» PASSAGE

# What's the difference between a proof and a derivation?

I did a BSc in Theoretical Physics, meaning that a lot of my time was spent deriving equations, making hand-wavy arguments, and arriving at solutions with a distinct lack of rigour.

I'm now doing an MSc course which involves maths more in the way of a Maths BSc.

I was explaining to a friend who I did physics with that we didn't really do proper maths in the sense that, despite being very difficult at times, it's really nothing like the maths that you would do an a maths degree, and I proceeded to say that "maths is all about proofs, we never really did proofs", to which he replied: "We derived equations, isn't that a proof?"

I didn't really know how to respond. Is there a formally defined difference between a proof and a derivation? Are they even different?

When I think of derivations I think of the sort of unrigorous maths you get in physics, and when I think of proofs I think of the rigorous maths you get in maths.

Typically in physics when someone "derives an equation" I've found this to mean they took other physics equations that they think approximate reality to some extent and then mathematically manipulated them in some way to come up with the equation they "derived". Where by a physics equation I mean a mathematical relationship between physical quantities that scientists have defined (e.g. distance or mass) which can be measured by multiples of units (e.g. meters or kilograms)

» GIVEN INFORMATION
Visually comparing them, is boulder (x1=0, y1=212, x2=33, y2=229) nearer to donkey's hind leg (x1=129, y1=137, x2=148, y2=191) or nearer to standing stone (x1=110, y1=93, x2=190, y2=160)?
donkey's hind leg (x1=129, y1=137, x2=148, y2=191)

» REQUIRED TASK 1
According to the post on proofs and derivations, what degree did the writer earn before starting the MSc?
» REQUIRED TASK 2
Carry the post on proofs versus derivations forward from its final line.
The material plays no part in this.

» FINAL RESULT 1
A BSc in Theoretical Physics.

» FINAL RESULT 2
Now in so far as you accept those original equations as axioms, embedded in whatever formal system allowed them to make those mathematical manipulations or inference rules, then yes its a proof in that system. But this proof says nothing about whether or not what you derived accurately represents reality which I assume was the goal - as that would depend on the accuracy of the original equations.

For example, let $$x$$ be your mass, let $$y$$ be the mass of earth, and let $$z$$ be the mass of the sun. Now with the (clearly inaccurate) physics equations $$x=\frac{1}{3}zy^2$$ and $$y=4z^{1/2}$$ I can "prove" or "derive" the new equation $$x=\frac{16}{3}z^3>z$$ which means you have a larger mass then our sun. Though this is clearly nonsense, and yet it is a "proof" in some deductive system if those equations are part of my axiom schema. Thus its clear that unless the original equations you are making deductions from are good approximations of reality - then there is no evidence to suggest the new equation you derived will be an accurate representation of reality either.

So where do these first equations or "axioms" come from? And why do people trust they are accurate? How do we know they are not largely inaccurate like the ones I just made up?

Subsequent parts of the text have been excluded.